*** Opening of GIVEN RECORDS ***

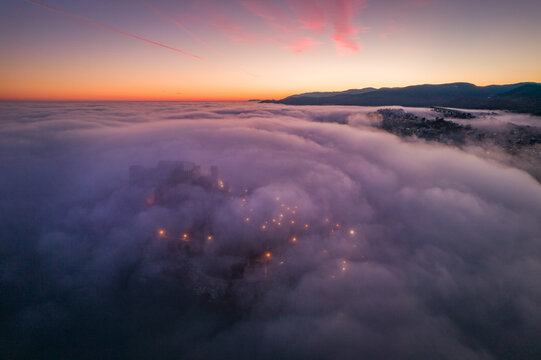 Fotografía aérea del castillo de Peñíscola sumido en la niebla al anochecer con colores en el cielo.
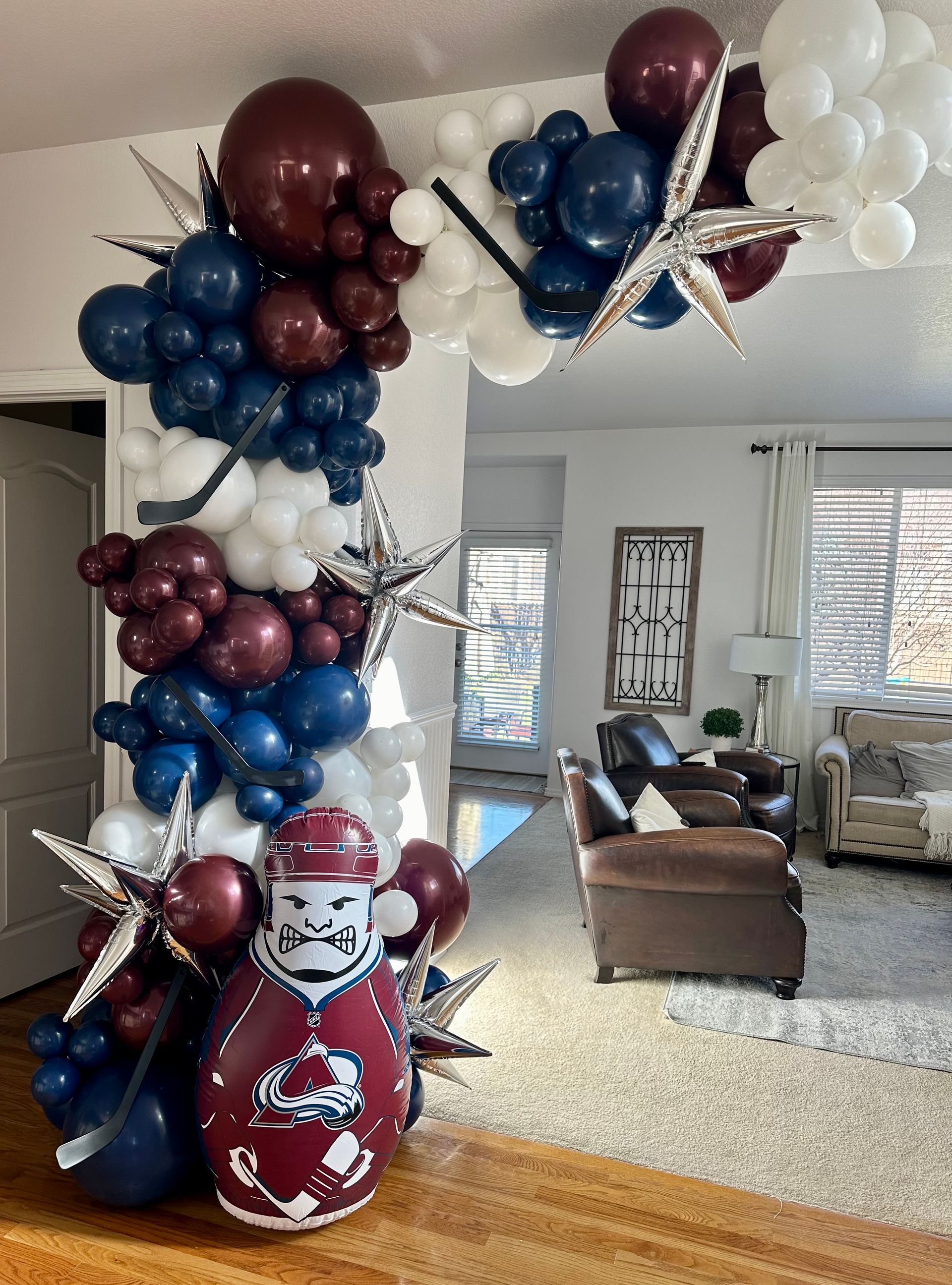 Balloon arch with white, navy, and burgundy balloons; silver stars; Santa figure.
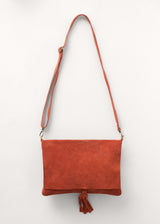 Suede rust flap bag with tassel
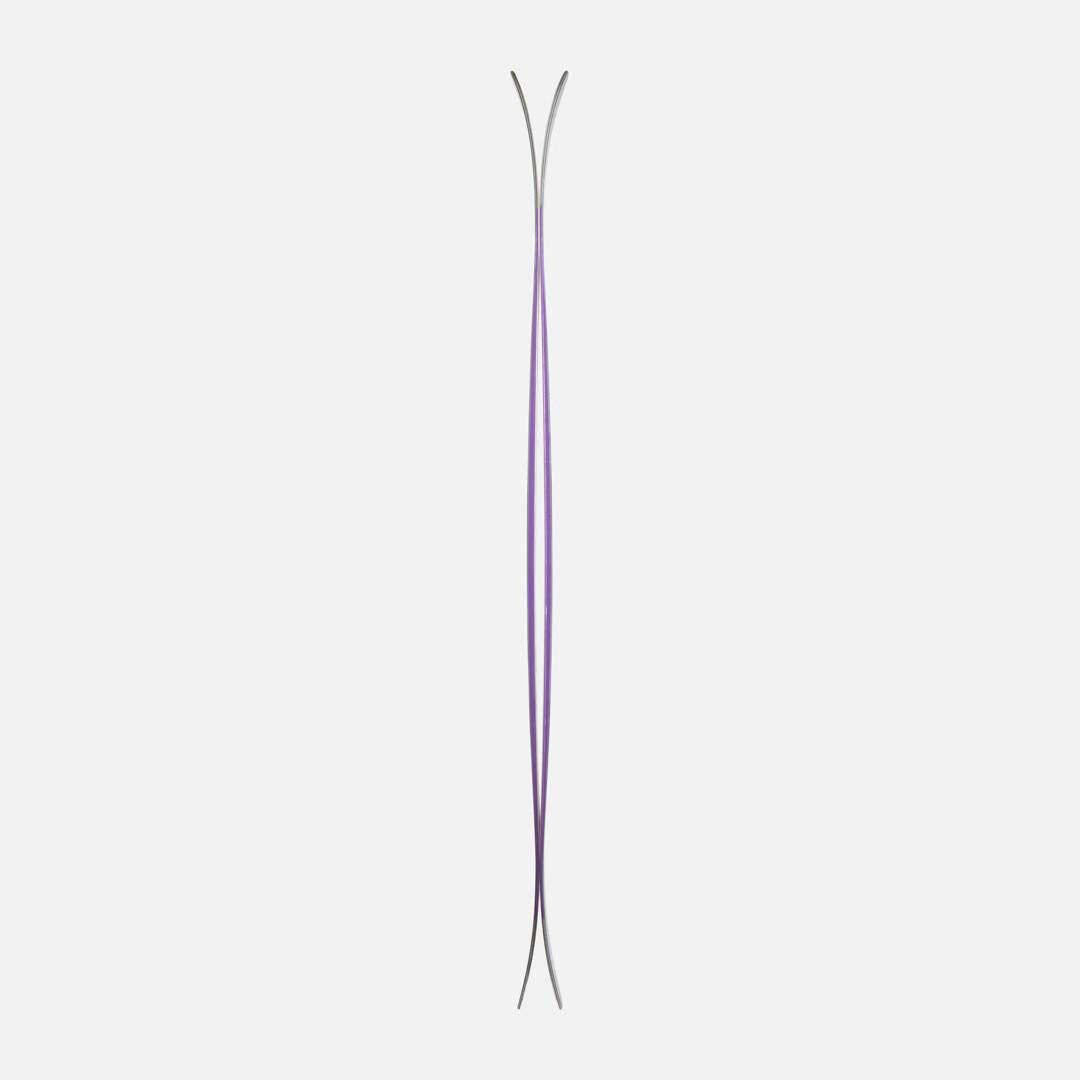 MFree94-A pair of Dynastar skis shown vertically against a light gray background, featuring a dark teal and purple marbled pattern with pink and white branding details.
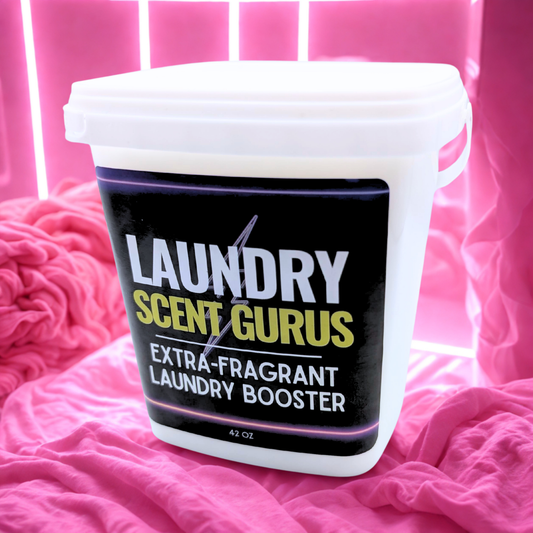 Laundry Scent Gurus extra-fragrant laundry booster container on pink fabric background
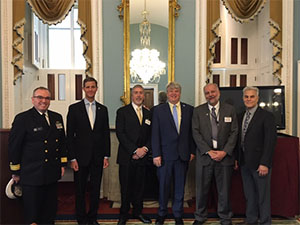 Rear Adm. Shep Smith, Rear Adm. Timothy Gallaudet, Capt. Andrew McGovern, Sean Duffy, Rich Edwing, and Jeff Payne.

*** Close of GIVEN RECORDS ***

**TASK STATEMENT:** Rewrite the listing above as a numbered list, omitting any blank lines and leaving the pictures out of the answer.

**SOLUTION TO THE EXERCISE:**
1.  Fotografía aérea del castillo de Peñíscola sumido en la niebla al anochecer con colores en el cielo.
2.  Balloon arch with white, navy, and burgundy balloons; silver stars; Santa figure.
3.  Suede rust flap bag with tassel
4.  MFree94-A pair of Dynastar skis shown vertically against a light gray background, featuring a dark teal and purple marbled pattern with pink and white branding details.
5.  Laundry Scent Gurus extra-fragrant laundry booster container on pink fabric background
6.  Rear Adm. Shep Smith, Rear Adm. Timothy Gallaudet, Capt. Andrew McGovern, Sean Duffy, Rich Edwing, and Jeff Payne.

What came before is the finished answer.